## Text section
[Freeipa-devel] [PATCH] 0748 Handle encoding for ipautil.run

Fri Dec 4 09:53:54 UTC 2015

On 12/04/2015 08:51 AM, Jan Cholasta wrote:
> On 3.12.2015 15:42, Petr Viktorin wrote:
>> On 12/03/2015 10:55 AM, Jan Cholasta wrote:
>> [...]
>>>>>>>>> If we don't care about output somewhere, we should not capture it
>>>>>>>>> there
>>>>>>>>> at all.
>>>>>>>>
>>>>>>>> Then people need to remember to put "capture_output=True"
>>>>>>>> everywhere
>>>>>>>> (except that also disables logging of the output, so we'd need an
>>>>>>>> additional option).
>>>>>>>
>>>>>>> capture_output=True is the default and capture_output=False
>>>>>>> should be
>>>>>>> set where output is not needed.
>>>>>>
>>>>>> "capture_output=True" being the default would mean that it's still
>>>>>> possible to leave "capture_output=False" out, but ignore the
>>>>>> output. It
>>>>>> would make the wrong usage easier to type than the right one,
>>>>>> which is
>>>>>> something to avoid.
>>>>>
>>>>> I'm not sure I understand what are you trying to say here.
>>>>>
>>>>> My point is that capture_output=True is currently the default (see for
>>>>> yourself) and it is indeed possible to leave capture_output=False but
>>>>> ignore the output. I believe this is wrong and that you should always
>>>>> have to explicitly request the output to be captured.
>>>>
>>>> OK, looks like I will need to refactor ipautil.run even for Python 2,
>>>> then.
>>>
>>> If this is just about changing the default and fixing all run()
>>> invocations, I can provide the patch myself, if that would work better
>>> for you.
>>>
>>>> I seem to have have problems coming up with a solution that would match
>>>> your expectations, so let me write the semantics as I understand you'd
>>>> like hem:
>>>>
>>>> Would you be happy with the following signature?

## Given data
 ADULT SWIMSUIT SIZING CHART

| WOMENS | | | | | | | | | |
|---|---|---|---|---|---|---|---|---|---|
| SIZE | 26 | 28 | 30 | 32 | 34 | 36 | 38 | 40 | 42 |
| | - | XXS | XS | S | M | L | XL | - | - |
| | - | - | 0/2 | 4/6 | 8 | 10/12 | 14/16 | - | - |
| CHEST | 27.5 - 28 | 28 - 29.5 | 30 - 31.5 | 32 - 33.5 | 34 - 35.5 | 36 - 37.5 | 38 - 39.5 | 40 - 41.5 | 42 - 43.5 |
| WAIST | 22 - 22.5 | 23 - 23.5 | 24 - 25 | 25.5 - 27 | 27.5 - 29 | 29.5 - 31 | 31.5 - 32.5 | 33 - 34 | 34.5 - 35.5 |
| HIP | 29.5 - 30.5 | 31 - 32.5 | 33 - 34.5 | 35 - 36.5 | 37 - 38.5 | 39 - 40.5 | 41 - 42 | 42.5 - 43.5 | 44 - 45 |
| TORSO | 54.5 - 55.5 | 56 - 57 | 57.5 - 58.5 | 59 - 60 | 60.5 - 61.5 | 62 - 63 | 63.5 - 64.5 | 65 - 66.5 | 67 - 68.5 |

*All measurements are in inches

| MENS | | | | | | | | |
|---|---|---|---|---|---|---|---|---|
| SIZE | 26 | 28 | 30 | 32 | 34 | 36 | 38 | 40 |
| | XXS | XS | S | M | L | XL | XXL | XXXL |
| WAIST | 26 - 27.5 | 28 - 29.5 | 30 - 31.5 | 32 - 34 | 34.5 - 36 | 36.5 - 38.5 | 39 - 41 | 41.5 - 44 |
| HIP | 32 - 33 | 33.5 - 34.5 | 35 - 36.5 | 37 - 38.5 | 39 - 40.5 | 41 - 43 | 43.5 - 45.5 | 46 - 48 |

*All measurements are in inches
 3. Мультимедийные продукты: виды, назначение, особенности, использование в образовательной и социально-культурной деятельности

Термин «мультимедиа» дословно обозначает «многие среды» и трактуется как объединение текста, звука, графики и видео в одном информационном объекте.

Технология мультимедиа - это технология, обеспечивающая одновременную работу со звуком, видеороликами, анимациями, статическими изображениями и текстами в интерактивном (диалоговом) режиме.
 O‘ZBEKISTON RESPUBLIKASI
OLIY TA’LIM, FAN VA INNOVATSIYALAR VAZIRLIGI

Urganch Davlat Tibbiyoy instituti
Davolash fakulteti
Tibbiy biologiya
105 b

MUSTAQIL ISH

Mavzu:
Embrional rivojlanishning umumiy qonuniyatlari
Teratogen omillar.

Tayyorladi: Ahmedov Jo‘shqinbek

## Aim of the exercise
Continue the FreeIPA mailing-list thread about handling encoding in ipautil.run, starting after its last line.

## Written reply
>>>>
>>>> def run(args, stdin=None, raiseonerr=True,
>>>>           nolog=(), env=None,
>>>>           capture_output=False, skip_output=False,
>>>>           cwd=None, runas=None, timeout=None, suplementary_groups=[],
>>>>           capture_stderr=False,
>>>>           encode_stdout=True,
>>>>           encode_stderr=True,
>>>>          ):
>>>>
>>>> Output and error would be always logged, except if skip_output is set.
>>>> But they would be only returned if capture_output/capture_stderr were
>>>> set.
>>>
>>> I would personally also rename capture_output to capture_stdout. If we
>>> change the default, we have to update its every use, so we might as well
>>> rename it. (Again, I can provide the patch.)
>>
>> If we agree on the semantics, writing the patch isn't that big a deal.
> 
> Right.
> 
>>
>>>> If encode_* is False, bytes are returned, by default
>>>> locale.getpreferredencoding() is used. (If the caller wants any other
>>>> encoding, it can do that by itself.)
>>>
>>> I thought bytes should be the default after all? See my comment in the
>>> previous mail.
>>
>> If the default is no capturing, I'd rather go with text by default.
>> With capturing by deafult, "run(args)" could raise encoding errors *if
>> the output is then ignored*. If it's "run(args, capture_stdout=True)", I
>> think it's fine to encode.
> 
> OK, makes sense.
> 
>>
>>>> stdin it encoded using locale.getpreferredencoding() if it's unicode.
>>>
>>> If we do encode/decode in run(), I think there should be a way to
>>> override the default encoding. My idea was to either accept/return only
>>> bytes and let the caller handle encoding themselves, or to handle
>>> encoding in run(), but be able to override the defaults.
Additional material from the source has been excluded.